To every matrix $A$ we associate two important subspaces. The nullspace $N(A)$ (Definition 3.6.5) is the set of all vectors $\mathbf{x}$ such that $A\mathbf{x}=\mathbf{0}$, and the column space $C(A)$ is the set of all linear combinations of the columns of $A$.

###### Example 4.4.4.

Let $A$ be an $m\times n$ matrix with entries from the field $\mathbb{F}$. The nullspace $N(A)$ contains the zero vector as $A\mathbf{0}_{n}=\mathbf{0}_{m}$. It is closed under addition as if $\mathbf{u},\mathbf{v}\in N(A)$ then $A\mathbf{v}=\mathbf{0}_{m}$ and $A\mathbf{u}=\mathbf{0}_{m}$ so

 $\displaystyle A(\mathbf{u}+\mathbf{v})$ $\displaystyle=A\mathbf{u}+A\mathbf{v}$ $\displaystyle=\mathbf{0}_{m}+\mathbf{0}_{m}$ $\displaystyle=\mathbf{0}_{m}$

and therefore $\mathbf{u}+\mathbf{v}\in N(A)$. It is closed under scalar multiplication because if $\lambda$ is any scalar then $A(\lambda\mathbf{u})=\lambda A\mathbf{u}=\lambda\mathbf{0}_{m}=\mathbf{0}_{m}$ so $\lambda\mathbf{u}\in N(A)$. Therefore $N(A)\leqslant\mathbb{F}^{n}$.
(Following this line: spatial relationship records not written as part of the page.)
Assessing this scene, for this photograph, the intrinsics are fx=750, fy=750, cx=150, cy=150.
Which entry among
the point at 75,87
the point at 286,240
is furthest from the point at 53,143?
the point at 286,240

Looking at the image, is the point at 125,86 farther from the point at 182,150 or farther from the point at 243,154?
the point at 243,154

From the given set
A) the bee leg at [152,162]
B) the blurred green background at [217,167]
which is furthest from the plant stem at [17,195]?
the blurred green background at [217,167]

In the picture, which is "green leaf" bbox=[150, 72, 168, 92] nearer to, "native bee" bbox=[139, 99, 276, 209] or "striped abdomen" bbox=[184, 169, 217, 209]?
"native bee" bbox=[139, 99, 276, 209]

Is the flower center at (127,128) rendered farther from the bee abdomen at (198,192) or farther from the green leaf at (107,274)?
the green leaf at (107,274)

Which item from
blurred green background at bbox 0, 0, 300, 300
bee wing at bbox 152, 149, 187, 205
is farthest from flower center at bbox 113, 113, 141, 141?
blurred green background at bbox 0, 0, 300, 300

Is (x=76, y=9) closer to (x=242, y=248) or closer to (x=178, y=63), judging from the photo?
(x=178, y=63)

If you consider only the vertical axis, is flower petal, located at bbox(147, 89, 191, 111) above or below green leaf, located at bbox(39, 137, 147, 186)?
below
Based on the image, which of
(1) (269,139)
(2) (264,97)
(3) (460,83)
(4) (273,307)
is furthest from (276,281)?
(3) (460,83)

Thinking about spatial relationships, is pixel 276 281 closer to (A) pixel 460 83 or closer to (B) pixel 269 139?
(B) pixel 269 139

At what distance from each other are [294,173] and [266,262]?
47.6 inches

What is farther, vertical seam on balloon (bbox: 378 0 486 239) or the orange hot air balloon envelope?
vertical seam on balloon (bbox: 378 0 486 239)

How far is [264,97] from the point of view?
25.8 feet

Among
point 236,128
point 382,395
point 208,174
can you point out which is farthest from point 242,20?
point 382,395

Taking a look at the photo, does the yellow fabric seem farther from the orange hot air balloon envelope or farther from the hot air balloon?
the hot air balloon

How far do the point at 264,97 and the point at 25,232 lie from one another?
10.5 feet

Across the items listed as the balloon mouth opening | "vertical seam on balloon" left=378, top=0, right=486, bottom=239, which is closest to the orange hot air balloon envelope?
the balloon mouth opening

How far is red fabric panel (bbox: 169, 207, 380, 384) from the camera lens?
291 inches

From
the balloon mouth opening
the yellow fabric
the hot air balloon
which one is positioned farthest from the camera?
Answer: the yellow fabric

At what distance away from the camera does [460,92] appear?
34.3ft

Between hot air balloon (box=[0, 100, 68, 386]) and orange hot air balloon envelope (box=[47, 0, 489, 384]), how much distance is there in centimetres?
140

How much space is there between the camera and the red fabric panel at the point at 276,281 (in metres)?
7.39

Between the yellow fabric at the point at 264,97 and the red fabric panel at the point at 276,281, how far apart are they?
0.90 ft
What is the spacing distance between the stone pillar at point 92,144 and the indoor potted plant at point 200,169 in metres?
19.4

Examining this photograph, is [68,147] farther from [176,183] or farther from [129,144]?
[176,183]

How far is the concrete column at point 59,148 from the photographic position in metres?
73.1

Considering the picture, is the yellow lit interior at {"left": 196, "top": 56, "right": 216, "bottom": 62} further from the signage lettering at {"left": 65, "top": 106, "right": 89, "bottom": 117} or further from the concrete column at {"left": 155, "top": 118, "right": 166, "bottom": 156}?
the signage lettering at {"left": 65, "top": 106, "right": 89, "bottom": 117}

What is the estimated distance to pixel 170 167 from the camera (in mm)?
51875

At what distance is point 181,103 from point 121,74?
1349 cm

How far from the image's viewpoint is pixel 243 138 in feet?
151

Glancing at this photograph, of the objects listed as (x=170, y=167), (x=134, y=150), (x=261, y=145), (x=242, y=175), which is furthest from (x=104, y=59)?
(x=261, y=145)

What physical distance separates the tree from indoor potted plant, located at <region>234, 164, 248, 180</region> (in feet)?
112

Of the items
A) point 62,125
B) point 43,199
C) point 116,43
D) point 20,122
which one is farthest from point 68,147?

The column space $C(A)$, defined to be the set of all linear combinations of the columns of $A$, is a subspace of $\mathbb{F}^{m}$. We won’t prove that here, because it is a special case of Proposition 4.7.1 which we prove later.

###### Example 4.4.5.

The set $U$ of all vectors in $\mathbb{R}^{3}$ with first entry 1 is not a subspace of $\mathbb{R}^{3}$. It doesn’t contain the zero vector (and it doesn’t meet the other two conditions either).

###### Example 4.4.6.

$\mathbb{Z}$ is not a subspace of $\mathbb{R}$. It contains the zero vector 0, it is closed under addition because if you add two integers you get another integer. But it is not closed under scalar multiplication: $\sqrt{2}$ is a scalar, $1\in\mathbb{Z}$, but $\sqrt{2}\times 1$ is not in $\mathbb{Z}$.

###### Example 4.4.7.

Let $U$ be the set of all functions $f:\mathbb{R}\to\mathbb{R}$ with $f(1)=0$. This is a subspace of the vector space $\mathcal{F}$ of all functions $\mathbb{R}\to\mathbb{R}$. The zero vector in $\mathcal{F}$ is the constant function that always takes the value zero, so certainly it belongs to $U$. If $f,g\in U$ then $(f+g)(1)=f(1)+g(1)=0+0=0$, so $f+g\in U$. If $\lambda\in\mathbb{R}$ and $f\in U$ then $(\lambda f)(1)=\lambda f(1)=\lambda\times 0=0$ so $\lambda f\in U$.

###### Example 4.4.8.

$\{A\in M_{n\times n}(\mathbb{R}):A^{T}=A\}\leqslant M_{n\times n}(\mathbb{R})$. The transpose operation satisfies $(A+B)^{T}=A^{T}+B^{T}$ and $(\lambda A)^{T}=\lambda A^{T}$, which you should check. This makes the three conditions straightforward to check.

###### Example 4.4.9.

$U=\{A\in M_{n\times n}(\mathbb{R}):A^{2}=\mathbf{0}_{m\times n}\}$ is not a subspace of $M_{n\times n}(\mathbb{R})$. For example, $U$ contains $E_{12}=\begin{pmatrix}0&1\\ 0&0\end{pmatrix}$ and $E_{21}=\begin{pmatrix}0&0\\ 1&0\end{pmatrix}$ but you can check that $E_{12}+E_{21}\notin U$.